When I rented my first apartment in Toronto, my dad co-signed the lease. Despite having a full-time job and an excellent credit score, being a recent graduate and a first-time renter in a high-rise full of university students was apparently enough for management to require his assistance.

Parents co-signing for their kids (even if they’re adults) is fairly common. Spouses, siblings, relatives and friends with good credit can all co-sign on leases, loans, and credit cards when the main applicant doesn’t have a sufficient credit history or income to secure it themselves.

When you co-sign a loan, you’re essentially lending the other person your excellent credit rating to help them secure it. But if the primary borrower can’t pay it back, you’re 100% responsible for doing so. And if they’re late making payments, or don’t make payments at all, your credit score will get hammered.

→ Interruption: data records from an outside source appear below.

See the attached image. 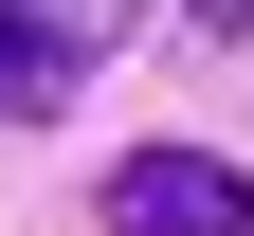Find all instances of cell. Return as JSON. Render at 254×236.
<instances>
[{
    "label": "cell",
    "mask_w": 254,
    "mask_h": 236,
    "mask_svg": "<svg viewBox=\"0 0 254 236\" xmlns=\"http://www.w3.org/2000/svg\"><path fill=\"white\" fill-rule=\"evenodd\" d=\"M73 73H91L73 18H55V0H0V109H73Z\"/></svg>",
    "instance_id": "2"
},
{
    "label": "cell",
    "mask_w": 254,
    "mask_h": 236,
    "mask_svg": "<svg viewBox=\"0 0 254 236\" xmlns=\"http://www.w3.org/2000/svg\"><path fill=\"white\" fill-rule=\"evenodd\" d=\"M109 218H127V236H254V182H236L218 146H127V163H109Z\"/></svg>",
    "instance_id": "1"
},
{
    "label": "cell",
    "mask_w": 254,
    "mask_h": 236,
    "mask_svg": "<svg viewBox=\"0 0 254 236\" xmlns=\"http://www.w3.org/2000/svg\"><path fill=\"white\" fill-rule=\"evenodd\" d=\"M200 18H218V37H254V0H200Z\"/></svg>",
    "instance_id": "3"
}]
</instances>
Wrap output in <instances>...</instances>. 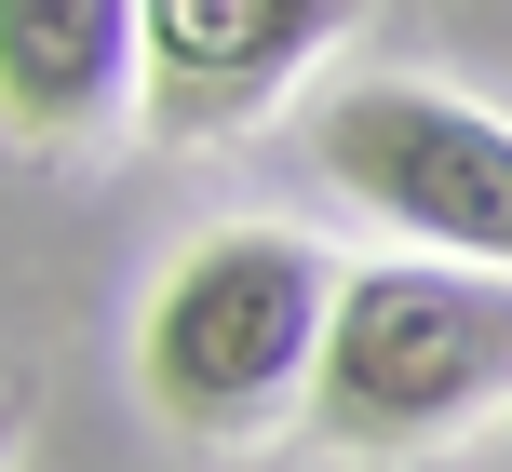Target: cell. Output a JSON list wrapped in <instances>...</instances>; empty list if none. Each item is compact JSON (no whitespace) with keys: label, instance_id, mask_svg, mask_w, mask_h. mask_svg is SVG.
<instances>
[{"label":"cell","instance_id":"obj_2","mask_svg":"<svg viewBox=\"0 0 512 472\" xmlns=\"http://www.w3.org/2000/svg\"><path fill=\"white\" fill-rule=\"evenodd\" d=\"M324 324H337V270L283 230H230V243H189L162 270L149 324H135V378L189 432H256L310 392Z\"/></svg>","mask_w":512,"mask_h":472},{"label":"cell","instance_id":"obj_4","mask_svg":"<svg viewBox=\"0 0 512 472\" xmlns=\"http://www.w3.org/2000/svg\"><path fill=\"white\" fill-rule=\"evenodd\" d=\"M337 14L351 0H135V27H149V122L162 135H243L337 41Z\"/></svg>","mask_w":512,"mask_h":472},{"label":"cell","instance_id":"obj_5","mask_svg":"<svg viewBox=\"0 0 512 472\" xmlns=\"http://www.w3.org/2000/svg\"><path fill=\"white\" fill-rule=\"evenodd\" d=\"M149 81L135 0H0V122L14 135H95Z\"/></svg>","mask_w":512,"mask_h":472},{"label":"cell","instance_id":"obj_3","mask_svg":"<svg viewBox=\"0 0 512 472\" xmlns=\"http://www.w3.org/2000/svg\"><path fill=\"white\" fill-rule=\"evenodd\" d=\"M310 162H324L364 216L418 230L432 257L512 270V122H486L472 95H432V81H351V95L310 108Z\"/></svg>","mask_w":512,"mask_h":472},{"label":"cell","instance_id":"obj_1","mask_svg":"<svg viewBox=\"0 0 512 472\" xmlns=\"http://www.w3.org/2000/svg\"><path fill=\"white\" fill-rule=\"evenodd\" d=\"M512 392V270L472 257H378L337 284L310 432L324 446H432Z\"/></svg>","mask_w":512,"mask_h":472},{"label":"cell","instance_id":"obj_6","mask_svg":"<svg viewBox=\"0 0 512 472\" xmlns=\"http://www.w3.org/2000/svg\"><path fill=\"white\" fill-rule=\"evenodd\" d=\"M0 459H14V392H0Z\"/></svg>","mask_w":512,"mask_h":472}]
</instances>
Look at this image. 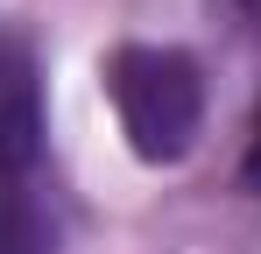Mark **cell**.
Instances as JSON below:
<instances>
[{"mask_svg":"<svg viewBox=\"0 0 261 254\" xmlns=\"http://www.w3.org/2000/svg\"><path fill=\"white\" fill-rule=\"evenodd\" d=\"M240 184L261 191V99H254V120H247V148H240Z\"/></svg>","mask_w":261,"mask_h":254,"instance_id":"obj_3","label":"cell"},{"mask_svg":"<svg viewBox=\"0 0 261 254\" xmlns=\"http://www.w3.org/2000/svg\"><path fill=\"white\" fill-rule=\"evenodd\" d=\"M0 254H57L43 64L0 29Z\"/></svg>","mask_w":261,"mask_h":254,"instance_id":"obj_1","label":"cell"},{"mask_svg":"<svg viewBox=\"0 0 261 254\" xmlns=\"http://www.w3.org/2000/svg\"><path fill=\"white\" fill-rule=\"evenodd\" d=\"M106 99L141 163H184L205 127V71L170 42H120L106 57Z\"/></svg>","mask_w":261,"mask_h":254,"instance_id":"obj_2","label":"cell"},{"mask_svg":"<svg viewBox=\"0 0 261 254\" xmlns=\"http://www.w3.org/2000/svg\"><path fill=\"white\" fill-rule=\"evenodd\" d=\"M226 7H233V14H240L247 29H261V0H226Z\"/></svg>","mask_w":261,"mask_h":254,"instance_id":"obj_4","label":"cell"}]
</instances>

Before taking on the responsibility of a co-signer, consider the financial risks:

Your credit report  

As a co-signer, the loan will appear on your credit report and increase your apparent debt load, lowering the ratio of credit available to credit used. Credit utilization is a key factor credit bureaus use to calculate your credit score, and a utilization rate of more than 35% can lower it—especially if you carry a high balance from month to month.

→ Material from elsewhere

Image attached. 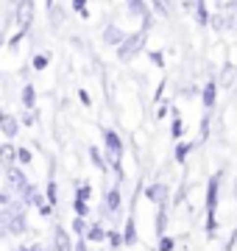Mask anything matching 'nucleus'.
Masks as SVG:
<instances>
[{"label": "nucleus", "instance_id": "1", "mask_svg": "<svg viewBox=\"0 0 237 251\" xmlns=\"http://www.w3.org/2000/svg\"><path fill=\"white\" fill-rule=\"evenodd\" d=\"M220 184H223V171H215L210 176V181H207V196H204V212H207V218H204V234L207 237H218V206H220Z\"/></svg>", "mask_w": 237, "mask_h": 251}, {"label": "nucleus", "instance_id": "2", "mask_svg": "<svg viewBox=\"0 0 237 251\" xmlns=\"http://www.w3.org/2000/svg\"><path fill=\"white\" fill-rule=\"evenodd\" d=\"M25 209H28V206L23 204L20 198L14 201V204L3 206V212H0V218H3V234H11V237H23V234L28 232Z\"/></svg>", "mask_w": 237, "mask_h": 251}, {"label": "nucleus", "instance_id": "3", "mask_svg": "<svg viewBox=\"0 0 237 251\" xmlns=\"http://www.w3.org/2000/svg\"><path fill=\"white\" fill-rule=\"evenodd\" d=\"M145 42H148V31L137 28V31H131V34H128V39L118 48V50H115V53H118V59L123 64H131L140 53H145V50H148Z\"/></svg>", "mask_w": 237, "mask_h": 251}, {"label": "nucleus", "instance_id": "4", "mask_svg": "<svg viewBox=\"0 0 237 251\" xmlns=\"http://www.w3.org/2000/svg\"><path fill=\"white\" fill-rule=\"evenodd\" d=\"M100 137H103V153H106V159H109V165L115 168V165H123V153H126V143H123V137H120L118 128H112V126H106L103 131H100Z\"/></svg>", "mask_w": 237, "mask_h": 251}, {"label": "nucleus", "instance_id": "5", "mask_svg": "<svg viewBox=\"0 0 237 251\" xmlns=\"http://www.w3.org/2000/svg\"><path fill=\"white\" fill-rule=\"evenodd\" d=\"M120 209H123V193H120V184L115 181L112 187H106L103 193V204H100V221L106 224L109 218H118Z\"/></svg>", "mask_w": 237, "mask_h": 251}, {"label": "nucleus", "instance_id": "6", "mask_svg": "<svg viewBox=\"0 0 237 251\" xmlns=\"http://www.w3.org/2000/svg\"><path fill=\"white\" fill-rule=\"evenodd\" d=\"M142 196L145 201H151L154 206H167L170 204V187H167V181H151L142 187Z\"/></svg>", "mask_w": 237, "mask_h": 251}, {"label": "nucleus", "instance_id": "7", "mask_svg": "<svg viewBox=\"0 0 237 251\" xmlns=\"http://www.w3.org/2000/svg\"><path fill=\"white\" fill-rule=\"evenodd\" d=\"M218 92H220V81L218 78H210V81H204L201 84V109H215L218 106Z\"/></svg>", "mask_w": 237, "mask_h": 251}, {"label": "nucleus", "instance_id": "8", "mask_svg": "<svg viewBox=\"0 0 237 251\" xmlns=\"http://www.w3.org/2000/svg\"><path fill=\"white\" fill-rule=\"evenodd\" d=\"M128 34H131V31H123L118 23H109V25L100 31V39H103V45L106 48H115V50H118V48L128 39Z\"/></svg>", "mask_w": 237, "mask_h": 251}, {"label": "nucleus", "instance_id": "9", "mask_svg": "<svg viewBox=\"0 0 237 251\" xmlns=\"http://www.w3.org/2000/svg\"><path fill=\"white\" fill-rule=\"evenodd\" d=\"M25 184H31V179L25 176L23 165H11V168H6V184H3V187H9V190H14V193H20Z\"/></svg>", "mask_w": 237, "mask_h": 251}, {"label": "nucleus", "instance_id": "10", "mask_svg": "<svg viewBox=\"0 0 237 251\" xmlns=\"http://www.w3.org/2000/svg\"><path fill=\"white\" fill-rule=\"evenodd\" d=\"M0 128H3V137H6V140L11 143V140L20 134V128H23V120H20V117H14L11 112H3V115H0Z\"/></svg>", "mask_w": 237, "mask_h": 251}, {"label": "nucleus", "instance_id": "11", "mask_svg": "<svg viewBox=\"0 0 237 251\" xmlns=\"http://www.w3.org/2000/svg\"><path fill=\"white\" fill-rule=\"evenodd\" d=\"M84 237H87L92 246H103V243H106V237H109V226L103 224V221H95V224H90V229H87V234H84Z\"/></svg>", "mask_w": 237, "mask_h": 251}, {"label": "nucleus", "instance_id": "12", "mask_svg": "<svg viewBox=\"0 0 237 251\" xmlns=\"http://www.w3.org/2000/svg\"><path fill=\"white\" fill-rule=\"evenodd\" d=\"M126 11L131 14V17H137V20L154 17V9H151V0H126Z\"/></svg>", "mask_w": 237, "mask_h": 251}, {"label": "nucleus", "instance_id": "13", "mask_svg": "<svg viewBox=\"0 0 237 251\" xmlns=\"http://www.w3.org/2000/svg\"><path fill=\"white\" fill-rule=\"evenodd\" d=\"M20 103H23L25 112H34V109H37V87H34L31 81H25V84L20 87Z\"/></svg>", "mask_w": 237, "mask_h": 251}, {"label": "nucleus", "instance_id": "14", "mask_svg": "<svg viewBox=\"0 0 237 251\" xmlns=\"http://www.w3.org/2000/svg\"><path fill=\"white\" fill-rule=\"evenodd\" d=\"M192 14H195L198 28H207L212 23V14H210V9H207V0H192Z\"/></svg>", "mask_w": 237, "mask_h": 251}, {"label": "nucleus", "instance_id": "15", "mask_svg": "<svg viewBox=\"0 0 237 251\" xmlns=\"http://www.w3.org/2000/svg\"><path fill=\"white\" fill-rule=\"evenodd\" d=\"M90 162L98 168L100 173H109V171H112V165H109V159H106V153H103V148H98V145H90Z\"/></svg>", "mask_w": 237, "mask_h": 251}, {"label": "nucleus", "instance_id": "16", "mask_svg": "<svg viewBox=\"0 0 237 251\" xmlns=\"http://www.w3.org/2000/svg\"><path fill=\"white\" fill-rule=\"evenodd\" d=\"M195 145L198 143H190V140H179L173 148V162H179V165H184V162L190 159V153L195 151Z\"/></svg>", "mask_w": 237, "mask_h": 251}, {"label": "nucleus", "instance_id": "17", "mask_svg": "<svg viewBox=\"0 0 237 251\" xmlns=\"http://www.w3.org/2000/svg\"><path fill=\"white\" fill-rule=\"evenodd\" d=\"M210 137H212V112L210 109H204L201 123H198V143H207Z\"/></svg>", "mask_w": 237, "mask_h": 251}, {"label": "nucleus", "instance_id": "18", "mask_svg": "<svg viewBox=\"0 0 237 251\" xmlns=\"http://www.w3.org/2000/svg\"><path fill=\"white\" fill-rule=\"evenodd\" d=\"M170 137H173V143L184 140V120L179 115V109H173V115H170Z\"/></svg>", "mask_w": 237, "mask_h": 251}, {"label": "nucleus", "instance_id": "19", "mask_svg": "<svg viewBox=\"0 0 237 251\" xmlns=\"http://www.w3.org/2000/svg\"><path fill=\"white\" fill-rule=\"evenodd\" d=\"M106 246H109L112 251L126 249V237H123V232H120L118 226H109V237H106Z\"/></svg>", "mask_w": 237, "mask_h": 251}, {"label": "nucleus", "instance_id": "20", "mask_svg": "<svg viewBox=\"0 0 237 251\" xmlns=\"http://www.w3.org/2000/svg\"><path fill=\"white\" fill-rule=\"evenodd\" d=\"M123 237H126V246H134L137 243V221H134V212L126 218L123 224Z\"/></svg>", "mask_w": 237, "mask_h": 251}, {"label": "nucleus", "instance_id": "21", "mask_svg": "<svg viewBox=\"0 0 237 251\" xmlns=\"http://www.w3.org/2000/svg\"><path fill=\"white\" fill-rule=\"evenodd\" d=\"M165 229H167V206H156V218H154V232H156V237L167 234Z\"/></svg>", "mask_w": 237, "mask_h": 251}, {"label": "nucleus", "instance_id": "22", "mask_svg": "<svg viewBox=\"0 0 237 251\" xmlns=\"http://www.w3.org/2000/svg\"><path fill=\"white\" fill-rule=\"evenodd\" d=\"M31 67L37 73H45L47 67H50V53H47V50H37V53L31 56Z\"/></svg>", "mask_w": 237, "mask_h": 251}, {"label": "nucleus", "instance_id": "23", "mask_svg": "<svg viewBox=\"0 0 237 251\" xmlns=\"http://www.w3.org/2000/svg\"><path fill=\"white\" fill-rule=\"evenodd\" d=\"M0 153H3V168H11V165H17V148H14L11 143H3Z\"/></svg>", "mask_w": 237, "mask_h": 251}, {"label": "nucleus", "instance_id": "24", "mask_svg": "<svg viewBox=\"0 0 237 251\" xmlns=\"http://www.w3.org/2000/svg\"><path fill=\"white\" fill-rule=\"evenodd\" d=\"M70 9H73L81 20H90V17H92V11H90V0H70Z\"/></svg>", "mask_w": 237, "mask_h": 251}, {"label": "nucleus", "instance_id": "25", "mask_svg": "<svg viewBox=\"0 0 237 251\" xmlns=\"http://www.w3.org/2000/svg\"><path fill=\"white\" fill-rule=\"evenodd\" d=\"M73 215H78V218H87V221H90V215H92V206H90V201H81V198H73Z\"/></svg>", "mask_w": 237, "mask_h": 251}, {"label": "nucleus", "instance_id": "26", "mask_svg": "<svg viewBox=\"0 0 237 251\" xmlns=\"http://www.w3.org/2000/svg\"><path fill=\"white\" fill-rule=\"evenodd\" d=\"M145 56L151 59V64H154L156 70H165V67H167V64H165V53L159 50V48H148Z\"/></svg>", "mask_w": 237, "mask_h": 251}, {"label": "nucleus", "instance_id": "27", "mask_svg": "<svg viewBox=\"0 0 237 251\" xmlns=\"http://www.w3.org/2000/svg\"><path fill=\"white\" fill-rule=\"evenodd\" d=\"M70 229H73L75 237H84V234H87V229H90V224H87V218L73 215V221H70Z\"/></svg>", "mask_w": 237, "mask_h": 251}, {"label": "nucleus", "instance_id": "28", "mask_svg": "<svg viewBox=\"0 0 237 251\" xmlns=\"http://www.w3.org/2000/svg\"><path fill=\"white\" fill-rule=\"evenodd\" d=\"M176 237H170V234H162V237H156V251H176Z\"/></svg>", "mask_w": 237, "mask_h": 251}, {"label": "nucleus", "instance_id": "29", "mask_svg": "<svg viewBox=\"0 0 237 251\" xmlns=\"http://www.w3.org/2000/svg\"><path fill=\"white\" fill-rule=\"evenodd\" d=\"M45 196H47V201H50L53 206H59V184H56L53 179L45 181Z\"/></svg>", "mask_w": 237, "mask_h": 251}, {"label": "nucleus", "instance_id": "30", "mask_svg": "<svg viewBox=\"0 0 237 251\" xmlns=\"http://www.w3.org/2000/svg\"><path fill=\"white\" fill-rule=\"evenodd\" d=\"M31 162H34V153H31V148H25V145H20V148H17V165L28 168Z\"/></svg>", "mask_w": 237, "mask_h": 251}, {"label": "nucleus", "instance_id": "31", "mask_svg": "<svg viewBox=\"0 0 237 251\" xmlns=\"http://www.w3.org/2000/svg\"><path fill=\"white\" fill-rule=\"evenodd\" d=\"M73 198L90 201V198H92V184H87V181H78V184H75V196H73Z\"/></svg>", "mask_w": 237, "mask_h": 251}, {"label": "nucleus", "instance_id": "32", "mask_svg": "<svg viewBox=\"0 0 237 251\" xmlns=\"http://www.w3.org/2000/svg\"><path fill=\"white\" fill-rule=\"evenodd\" d=\"M156 120H162V117H167V115H173V106H170V100H162L159 106H156Z\"/></svg>", "mask_w": 237, "mask_h": 251}, {"label": "nucleus", "instance_id": "33", "mask_svg": "<svg viewBox=\"0 0 237 251\" xmlns=\"http://www.w3.org/2000/svg\"><path fill=\"white\" fill-rule=\"evenodd\" d=\"M20 120H23V126H25V128H31V126L37 123V109H34V112H23V117H20Z\"/></svg>", "mask_w": 237, "mask_h": 251}, {"label": "nucleus", "instance_id": "34", "mask_svg": "<svg viewBox=\"0 0 237 251\" xmlns=\"http://www.w3.org/2000/svg\"><path fill=\"white\" fill-rule=\"evenodd\" d=\"M78 100H81V106H87V109L92 106V95L87 90H78Z\"/></svg>", "mask_w": 237, "mask_h": 251}, {"label": "nucleus", "instance_id": "35", "mask_svg": "<svg viewBox=\"0 0 237 251\" xmlns=\"http://www.w3.org/2000/svg\"><path fill=\"white\" fill-rule=\"evenodd\" d=\"M75 251H90V240L87 237H75Z\"/></svg>", "mask_w": 237, "mask_h": 251}, {"label": "nucleus", "instance_id": "36", "mask_svg": "<svg viewBox=\"0 0 237 251\" xmlns=\"http://www.w3.org/2000/svg\"><path fill=\"white\" fill-rule=\"evenodd\" d=\"M165 87H167V81H159V87L154 90V103H159V100H162V92H165Z\"/></svg>", "mask_w": 237, "mask_h": 251}, {"label": "nucleus", "instance_id": "37", "mask_svg": "<svg viewBox=\"0 0 237 251\" xmlns=\"http://www.w3.org/2000/svg\"><path fill=\"white\" fill-rule=\"evenodd\" d=\"M235 243H237V229L229 234V240H226V246H223V251H235Z\"/></svg>", "mask_w": 237, "mask_h": 251}, {"label": "nucleus", "instance_id": "38", "mask_svg": "<svg viewBox=\"0 0 237 251\" xmlns=\"http://www.w3.org/2000/svg\"><path fill=\"white\" fill-rule=\"evenodd\" d=\"M28 251H47V246H42V243H34Z\"/></svg>", "mask_w": 237, "mask_h": 251}, {"label": "nucleus", "instance_id": "39", "mask_svg": "<svg viewBox=\"0 0 237 251\" xmlns=\"http://www.w3.org/2000/svg\"><path fill=\"white\" fill-rule=\"evenodd\" d=\"M56 6V0H45V9H53Z\"/></svg>", "mask_w": 237, "mask_h": 251}, {"label": "nucleus", "instance_id": "40", "mask_svg": "<svg viewBox=\"0 0 237 251\" xmlns=\"http://www.w3.org/2000/svg\"><path fill=\"white\" fill-rule=\"evenodd\" d=\"M215 3H220V6H223V0H215Z\"/></svg>", "mask_w": 237, "mask_h": 251}, {"label": "nucleus", "instance_id": "41", "mask_svg": "<svg viewBox=\"0 0 237 251\" xmlns=\"http://www.w3.org/2000/svg\"><path fill=\"white\" fill-rule=\"evenodd\" d=\"M235 84H237V78H235Z\"/></svg>", "mask_w": 237, "mask_h": 251}, {"label": "nucleus", "instance_id": "42", "mask_svg": "<svg viewBox=\"0 0 237 251\" xmlns=\"http://www.w3.org/2000/svg\"><path fill=\"white\" fill-rule=\"evenodd\" d=\"M100 251H103V249H100Z\"/></svg>", "mask_w": 237, "mask_h": 251}]
</instances>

If you plan on applying for your own car loan or mortgage in the near future, this existing debt could potentially hurt your chances of getting approved or being offered the best rates.

Note that in the case of a lease, it would only appear on the co-signer’s credit report if the primary renter (in this scenario, me) failed to pay their rent and the landlord reported that to the bureaus.

Worst-case scenario

Payment history is by far the most important component of your credit score, and even one late payment can put a black mark on your credit report. If your co-borrower defaults on the loan, meaning they have no intention of paying it back (or can’t afford to), you have two choices:

  • Repay the loan yourself. Unfortunately, this is exactly what you signed up for. Here’s the rub: even though you’re the one paying off the loan, you don’t have any claim to the underlying asset—the car, house, or credit card, etc.
  • Let it default. If you refuse to pay, or can’t afford to, the default will leave a derogatory mark on your credit report for seven years and damage your credit score. This will seriously hinder your ability to obtain credit in the future.

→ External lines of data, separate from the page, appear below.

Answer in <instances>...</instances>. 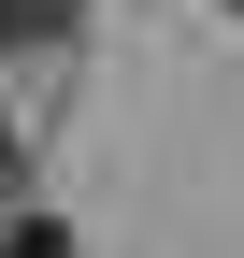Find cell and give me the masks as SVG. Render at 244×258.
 Returning <instances> with one entry per match:
<instances>
[{"mask_svg":"<svg viewBox=\"0 0 244 258\" xmlns=\"http://www.w3.org/2000/svg\"><path fill=\"white\" fill-rule=\"evenodd\" d=\"M0 258H72V230L57 215H0Z\"/></svg>","mask_w":244,"mask_h":258,"instance_id":"7a4b0ae2","label":"cell"},{"mask_svg":"<svg viewBox=\"0 0 244 258\" xmlns=\"http://www.w3.org/2000/svg\"><path fill=\"white\" fill-rule=\"evenodd\" d=\"M72 29H86V0H0V57H43Z\"/></svg>","mask_w":244,"mask_h":258,"instance_id":"6da1fadb","label":"cell"},{"mask_svg":"<svg viewBox=\"0 0 244 258\" xmlns=\"http://www.w3.org/2000/svg\"><path fill=\"white\" fill-rule=\"evenodd\" d=\"M230 15H244V0H230Z\"/></svg>","mask_w":244,"mask_h":258,"instance_id":"277c9868","label":"cell"},{"mask_svg":"<svg viewBox=\"0 0 244 258\" xmlns=\"http://www.w3.org/2000/svg\"><path fill=\"white\" fill-rule=\"evenodd\" d=\"M0 215H15V129H0Z\"/></svg>","mask_w":244,"mask_h":258,"instance_id":"3957f363","label":"cell"}]
</instances>
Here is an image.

If you’re considering co-signing a loan with someone, answer this question honestly: if you had to assume the loan repayment, would it hurt you financially? If the answer is yes, don’t do it.

The bottom line  

In my case, the situation worked out great—I lived in that apartment for two years, had no problem paying my rent on time, continued to build up my credit, and was able to secure a new apartment lease without needing a co-signer.

That being said, I know my dad wouldn’t have co-signed in the first place if he doubted my ability to pay rent. Communication is key—before you sign, have a clear understanding of how the account will be managed and the debt repayment plan.

Co-signing is a generous way to help someone out, but it’s a serious undertaking that you shouldn’t be pressured into. You will be equally responsible for repaying the debt, so review your financial situation and credit report carefully, and analyze the impact it will have on your credit score.